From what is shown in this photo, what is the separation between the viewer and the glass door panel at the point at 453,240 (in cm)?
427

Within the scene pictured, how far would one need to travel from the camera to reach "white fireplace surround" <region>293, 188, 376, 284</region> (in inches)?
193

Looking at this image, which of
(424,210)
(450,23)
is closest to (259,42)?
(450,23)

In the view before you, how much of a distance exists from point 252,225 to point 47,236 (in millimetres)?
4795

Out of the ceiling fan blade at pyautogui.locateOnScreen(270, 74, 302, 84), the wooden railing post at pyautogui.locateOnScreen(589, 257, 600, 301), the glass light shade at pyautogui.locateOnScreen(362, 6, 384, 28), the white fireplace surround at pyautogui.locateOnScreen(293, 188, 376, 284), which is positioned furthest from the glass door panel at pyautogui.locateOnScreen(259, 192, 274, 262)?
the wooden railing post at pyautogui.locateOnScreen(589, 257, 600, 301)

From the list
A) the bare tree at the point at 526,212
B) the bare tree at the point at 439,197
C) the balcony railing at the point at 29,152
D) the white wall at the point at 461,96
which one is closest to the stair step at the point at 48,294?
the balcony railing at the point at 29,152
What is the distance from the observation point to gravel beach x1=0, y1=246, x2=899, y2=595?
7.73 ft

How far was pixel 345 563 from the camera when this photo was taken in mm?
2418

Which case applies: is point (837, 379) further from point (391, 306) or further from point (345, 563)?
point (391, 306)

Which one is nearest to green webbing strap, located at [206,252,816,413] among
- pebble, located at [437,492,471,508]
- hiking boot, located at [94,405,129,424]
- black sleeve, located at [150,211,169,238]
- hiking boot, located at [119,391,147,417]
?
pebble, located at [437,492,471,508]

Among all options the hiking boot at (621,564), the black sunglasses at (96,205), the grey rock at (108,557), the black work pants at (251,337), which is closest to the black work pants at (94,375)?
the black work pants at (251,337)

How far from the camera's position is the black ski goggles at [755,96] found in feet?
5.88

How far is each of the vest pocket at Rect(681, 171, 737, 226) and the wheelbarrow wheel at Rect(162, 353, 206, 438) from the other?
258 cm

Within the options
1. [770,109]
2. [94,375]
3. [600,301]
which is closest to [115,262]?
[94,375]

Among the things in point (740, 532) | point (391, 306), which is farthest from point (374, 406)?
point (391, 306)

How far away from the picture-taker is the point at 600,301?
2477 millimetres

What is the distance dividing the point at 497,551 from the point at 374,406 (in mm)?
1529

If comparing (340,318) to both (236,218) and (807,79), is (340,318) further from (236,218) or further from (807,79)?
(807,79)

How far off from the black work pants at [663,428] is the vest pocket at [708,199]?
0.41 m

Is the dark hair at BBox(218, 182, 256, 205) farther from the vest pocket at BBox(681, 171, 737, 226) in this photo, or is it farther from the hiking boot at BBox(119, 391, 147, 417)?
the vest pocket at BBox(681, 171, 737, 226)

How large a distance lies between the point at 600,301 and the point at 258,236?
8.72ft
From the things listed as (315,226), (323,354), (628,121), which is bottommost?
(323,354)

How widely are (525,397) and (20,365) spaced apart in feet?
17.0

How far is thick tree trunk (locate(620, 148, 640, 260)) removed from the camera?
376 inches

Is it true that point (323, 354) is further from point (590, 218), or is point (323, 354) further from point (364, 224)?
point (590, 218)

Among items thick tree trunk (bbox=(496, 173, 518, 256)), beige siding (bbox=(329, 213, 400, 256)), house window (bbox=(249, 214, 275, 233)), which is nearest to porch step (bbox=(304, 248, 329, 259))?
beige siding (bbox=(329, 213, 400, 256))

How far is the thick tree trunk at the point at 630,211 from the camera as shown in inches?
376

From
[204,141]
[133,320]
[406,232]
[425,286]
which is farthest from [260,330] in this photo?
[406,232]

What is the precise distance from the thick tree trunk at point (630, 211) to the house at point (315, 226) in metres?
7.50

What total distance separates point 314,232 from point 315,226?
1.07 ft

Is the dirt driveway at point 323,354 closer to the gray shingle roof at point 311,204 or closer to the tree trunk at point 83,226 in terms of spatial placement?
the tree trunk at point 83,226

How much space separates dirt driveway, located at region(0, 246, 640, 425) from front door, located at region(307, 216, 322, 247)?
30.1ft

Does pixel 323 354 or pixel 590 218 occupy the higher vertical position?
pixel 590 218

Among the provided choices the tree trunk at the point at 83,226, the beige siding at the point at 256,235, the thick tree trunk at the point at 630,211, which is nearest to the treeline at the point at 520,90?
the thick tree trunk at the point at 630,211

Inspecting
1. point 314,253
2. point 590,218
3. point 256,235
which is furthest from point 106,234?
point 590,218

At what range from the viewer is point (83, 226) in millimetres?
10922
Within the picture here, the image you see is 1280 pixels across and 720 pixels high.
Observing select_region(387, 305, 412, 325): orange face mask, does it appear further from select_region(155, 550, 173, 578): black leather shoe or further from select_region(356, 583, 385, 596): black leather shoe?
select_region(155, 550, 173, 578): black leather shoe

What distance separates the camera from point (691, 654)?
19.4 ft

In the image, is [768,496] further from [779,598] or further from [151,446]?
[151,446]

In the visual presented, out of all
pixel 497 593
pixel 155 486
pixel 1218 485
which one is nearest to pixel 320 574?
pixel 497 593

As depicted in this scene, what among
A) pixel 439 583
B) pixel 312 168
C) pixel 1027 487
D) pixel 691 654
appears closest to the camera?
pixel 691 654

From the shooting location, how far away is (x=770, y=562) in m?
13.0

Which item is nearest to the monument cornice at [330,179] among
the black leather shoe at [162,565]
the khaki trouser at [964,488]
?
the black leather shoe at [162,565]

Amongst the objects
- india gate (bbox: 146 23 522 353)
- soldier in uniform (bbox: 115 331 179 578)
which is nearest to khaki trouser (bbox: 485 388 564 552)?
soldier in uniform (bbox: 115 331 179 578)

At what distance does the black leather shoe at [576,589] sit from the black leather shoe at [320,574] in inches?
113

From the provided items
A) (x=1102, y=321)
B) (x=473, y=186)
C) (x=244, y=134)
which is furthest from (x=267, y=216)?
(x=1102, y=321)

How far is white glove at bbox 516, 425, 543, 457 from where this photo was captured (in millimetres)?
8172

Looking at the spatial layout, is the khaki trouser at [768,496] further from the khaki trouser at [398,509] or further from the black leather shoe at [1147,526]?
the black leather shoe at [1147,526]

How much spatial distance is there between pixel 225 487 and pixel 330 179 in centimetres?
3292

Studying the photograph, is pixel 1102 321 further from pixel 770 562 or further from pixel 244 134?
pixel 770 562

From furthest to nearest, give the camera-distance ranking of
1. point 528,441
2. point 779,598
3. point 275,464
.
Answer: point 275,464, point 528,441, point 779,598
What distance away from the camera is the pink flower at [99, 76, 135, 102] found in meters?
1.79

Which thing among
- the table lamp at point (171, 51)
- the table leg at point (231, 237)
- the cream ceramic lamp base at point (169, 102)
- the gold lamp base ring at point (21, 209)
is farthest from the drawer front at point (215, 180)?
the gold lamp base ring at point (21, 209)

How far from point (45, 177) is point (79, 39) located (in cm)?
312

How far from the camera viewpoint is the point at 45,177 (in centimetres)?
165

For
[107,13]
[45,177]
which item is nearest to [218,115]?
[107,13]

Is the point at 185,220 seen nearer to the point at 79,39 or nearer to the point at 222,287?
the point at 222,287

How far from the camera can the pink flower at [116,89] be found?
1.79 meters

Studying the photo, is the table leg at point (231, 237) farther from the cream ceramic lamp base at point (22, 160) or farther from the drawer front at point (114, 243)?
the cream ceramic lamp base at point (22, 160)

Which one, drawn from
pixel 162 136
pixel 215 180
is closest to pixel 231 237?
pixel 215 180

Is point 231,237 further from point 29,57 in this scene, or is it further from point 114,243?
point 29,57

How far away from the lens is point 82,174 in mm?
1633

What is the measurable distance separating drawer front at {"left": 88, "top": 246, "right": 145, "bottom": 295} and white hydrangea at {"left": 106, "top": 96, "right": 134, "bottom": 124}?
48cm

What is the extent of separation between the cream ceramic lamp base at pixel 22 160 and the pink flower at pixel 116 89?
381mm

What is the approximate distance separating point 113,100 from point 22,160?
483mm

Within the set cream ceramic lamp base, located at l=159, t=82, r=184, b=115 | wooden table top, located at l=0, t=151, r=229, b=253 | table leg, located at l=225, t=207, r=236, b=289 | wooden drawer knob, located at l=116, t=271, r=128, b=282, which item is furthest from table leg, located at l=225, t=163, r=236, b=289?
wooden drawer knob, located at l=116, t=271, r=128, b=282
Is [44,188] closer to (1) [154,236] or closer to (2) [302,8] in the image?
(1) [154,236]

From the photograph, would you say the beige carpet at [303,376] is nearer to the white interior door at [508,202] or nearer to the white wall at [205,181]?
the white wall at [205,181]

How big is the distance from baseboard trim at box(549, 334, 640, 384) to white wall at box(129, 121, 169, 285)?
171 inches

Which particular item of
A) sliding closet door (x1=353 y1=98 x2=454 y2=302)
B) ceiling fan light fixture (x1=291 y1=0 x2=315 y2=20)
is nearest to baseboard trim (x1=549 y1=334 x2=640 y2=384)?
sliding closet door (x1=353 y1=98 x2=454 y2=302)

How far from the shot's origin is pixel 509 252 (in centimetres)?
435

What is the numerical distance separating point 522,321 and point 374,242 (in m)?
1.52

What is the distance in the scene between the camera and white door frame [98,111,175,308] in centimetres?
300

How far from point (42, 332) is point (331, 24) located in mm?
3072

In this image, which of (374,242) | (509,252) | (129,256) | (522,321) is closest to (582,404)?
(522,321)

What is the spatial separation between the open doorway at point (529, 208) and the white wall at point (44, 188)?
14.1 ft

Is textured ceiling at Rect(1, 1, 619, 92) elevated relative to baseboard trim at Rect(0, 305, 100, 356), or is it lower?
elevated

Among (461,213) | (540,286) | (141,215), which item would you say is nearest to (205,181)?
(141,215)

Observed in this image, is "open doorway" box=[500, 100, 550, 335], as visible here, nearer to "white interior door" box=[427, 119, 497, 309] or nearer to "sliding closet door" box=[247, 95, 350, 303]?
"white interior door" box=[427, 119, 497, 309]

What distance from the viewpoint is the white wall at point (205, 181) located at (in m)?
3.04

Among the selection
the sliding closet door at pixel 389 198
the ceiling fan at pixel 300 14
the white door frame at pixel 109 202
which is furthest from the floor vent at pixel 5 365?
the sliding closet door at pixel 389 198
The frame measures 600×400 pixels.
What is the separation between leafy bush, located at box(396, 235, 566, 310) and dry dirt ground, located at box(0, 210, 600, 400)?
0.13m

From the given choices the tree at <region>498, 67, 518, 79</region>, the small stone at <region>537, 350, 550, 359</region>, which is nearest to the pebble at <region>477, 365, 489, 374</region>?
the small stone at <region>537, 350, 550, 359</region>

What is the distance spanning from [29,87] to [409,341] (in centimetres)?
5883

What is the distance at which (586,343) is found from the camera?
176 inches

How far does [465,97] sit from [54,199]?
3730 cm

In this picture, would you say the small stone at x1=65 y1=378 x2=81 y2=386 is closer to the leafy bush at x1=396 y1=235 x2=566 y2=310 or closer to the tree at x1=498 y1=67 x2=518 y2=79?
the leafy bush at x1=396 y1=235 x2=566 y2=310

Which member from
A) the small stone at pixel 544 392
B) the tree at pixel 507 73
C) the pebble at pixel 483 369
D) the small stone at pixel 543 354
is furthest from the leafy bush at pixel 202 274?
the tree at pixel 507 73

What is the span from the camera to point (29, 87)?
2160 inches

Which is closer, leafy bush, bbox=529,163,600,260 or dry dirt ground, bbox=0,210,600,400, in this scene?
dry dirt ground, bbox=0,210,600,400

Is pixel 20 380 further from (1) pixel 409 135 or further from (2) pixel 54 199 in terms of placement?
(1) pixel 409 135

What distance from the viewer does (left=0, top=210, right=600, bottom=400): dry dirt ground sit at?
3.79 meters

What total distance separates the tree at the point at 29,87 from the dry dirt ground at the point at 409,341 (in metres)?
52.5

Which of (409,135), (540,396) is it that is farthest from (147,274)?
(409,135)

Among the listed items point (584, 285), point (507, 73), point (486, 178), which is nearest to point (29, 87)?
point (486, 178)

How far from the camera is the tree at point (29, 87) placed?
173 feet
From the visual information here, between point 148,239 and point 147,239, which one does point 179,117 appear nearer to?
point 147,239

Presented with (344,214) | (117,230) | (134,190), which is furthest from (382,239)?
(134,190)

Problem statement: In the entries above, take the line containing "Which member from" and each later line through the last, and repeat them exactly. Output nothing else.

Solution to this exercise:
Which member from
A) the small stone at pixel 544 392
B) the tree at pixel 507 73
C) the pebble at pixel 483 369
D) the small stone at pixel 543 354
is furthest from the leafy bush at pixel 202 274?
the tree at pixel 507 73

What is the span from the camera to point (29, 87)?
2160 inches

Which is closer, leafy bush, bbox=529,163,600,260 or dry dirt ground, bbox=0,210,600,400, in this scene?
dry dirt ground, bbox=0,210,600,400

Is pixel 20 380 further from (1) pixel 409 135 or further from (2) pixel 54 199 in terms of placement?
(1) pixel 409 135

What distance from the viewer does (left=0, top=210, right=600, bottom=400): dry dirt ground sit at?
3.79 meters

What total distance separates the tree at the point at 29,87 from the dry dirt ground at the point at 409,341 (in metres)?
52.5

Which of (409,135), (540,396) is it that is farthest from (147,274)?
(409,135)

Among the listed items point (584, 285), point (507, 73), point (486, 178), which is nearest to point (29, 87)?
point (486, 178)

How far from the camera is the tree at point (29, 87) placed?
173 feet
From the visual information here, between point 148,239 and point 147,239, which one does point 179,117 appear nearer to?
point 147,239

Presented with (344,214) | (117,230) | (134,190), which is furthest from (382,239)?
(134,190)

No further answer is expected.